What the task requires - Reproduce nothing but the closing run of lines: the line with "How far can" and each line that follows it to the end of the data.

A run of records -
'''

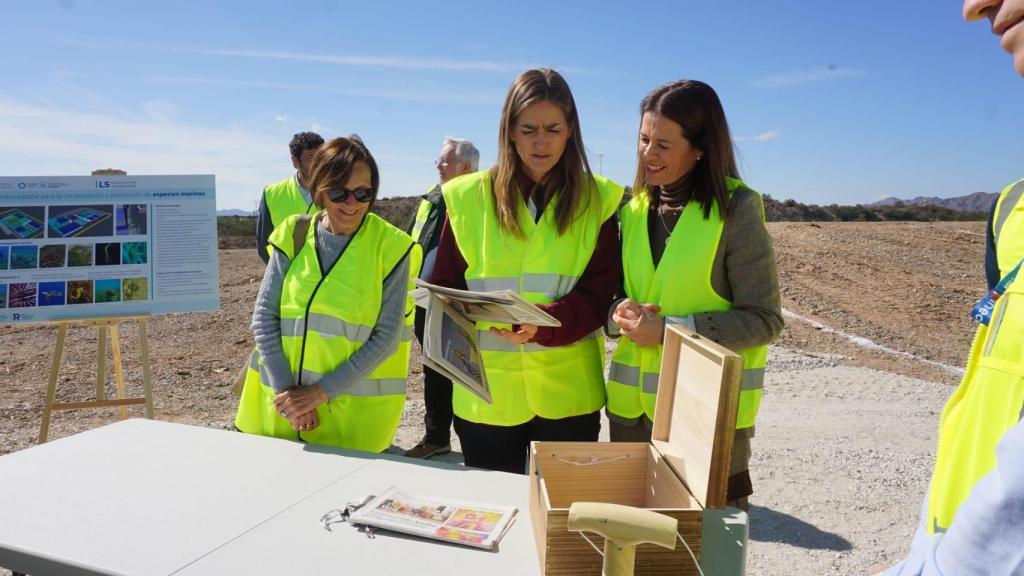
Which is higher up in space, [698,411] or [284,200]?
[284,200]

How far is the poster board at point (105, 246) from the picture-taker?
4422 mm

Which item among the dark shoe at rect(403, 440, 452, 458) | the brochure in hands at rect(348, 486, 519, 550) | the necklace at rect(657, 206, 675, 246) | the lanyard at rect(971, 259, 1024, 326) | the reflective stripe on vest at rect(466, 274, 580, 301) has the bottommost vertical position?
the dark shoe at rect(403, 440, 452, 458)

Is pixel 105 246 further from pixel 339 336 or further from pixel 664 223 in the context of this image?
pixel 664 223

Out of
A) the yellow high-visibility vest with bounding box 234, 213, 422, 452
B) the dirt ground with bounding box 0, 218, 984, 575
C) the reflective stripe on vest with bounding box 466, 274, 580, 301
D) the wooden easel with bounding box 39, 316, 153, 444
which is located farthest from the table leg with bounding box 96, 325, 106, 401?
the reflective stripe on vest with bounding box 466, 274, 580, 301

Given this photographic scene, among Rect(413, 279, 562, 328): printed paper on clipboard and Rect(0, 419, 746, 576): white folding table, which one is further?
Rect(413, 279, 562, 328): printed paper on clipboard

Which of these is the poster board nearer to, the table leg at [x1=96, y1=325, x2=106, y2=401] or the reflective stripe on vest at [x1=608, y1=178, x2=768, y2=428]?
the table leg at [x1=96, y1=325, x2=106, y2=401]

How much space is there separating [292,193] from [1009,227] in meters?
4.88

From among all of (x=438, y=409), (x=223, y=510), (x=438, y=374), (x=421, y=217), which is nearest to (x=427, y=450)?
(x=438, y=409)

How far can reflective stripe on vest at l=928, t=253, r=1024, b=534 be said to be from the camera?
1301 mm

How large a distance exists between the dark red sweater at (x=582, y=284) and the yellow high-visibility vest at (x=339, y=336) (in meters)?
0.26

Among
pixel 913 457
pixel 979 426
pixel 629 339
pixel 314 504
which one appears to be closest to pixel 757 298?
pixel 629 339

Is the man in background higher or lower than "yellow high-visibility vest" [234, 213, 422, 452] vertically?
higher

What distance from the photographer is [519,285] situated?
2701 millimetres

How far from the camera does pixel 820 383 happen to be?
7473mm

'''

Exercise output -
How far can reflective stripe on vest at l=928, t=253, r=1024, b=534 be said to be from the camera?
1301 mm

How large a distance exists between the dark red sweater at (x=582, y=284) and the yellow high-visibility vest at (x=339, y=336) (in meters)?
0.26

Among
pixel 913 457
pixel 979 426
pixel 629 339
pixel 314 504
which one appears to be closest to pixel 757 298?
pixel 629 339

Is the man in background higher or lower than "yellow high-visibility vest" [234, 213, 422, 452] vertically?
higher

What distance from the photographer is [519,285] situated?
2701 millimetres

How far from the camera does pixel 820 383 happen to be?
7473mm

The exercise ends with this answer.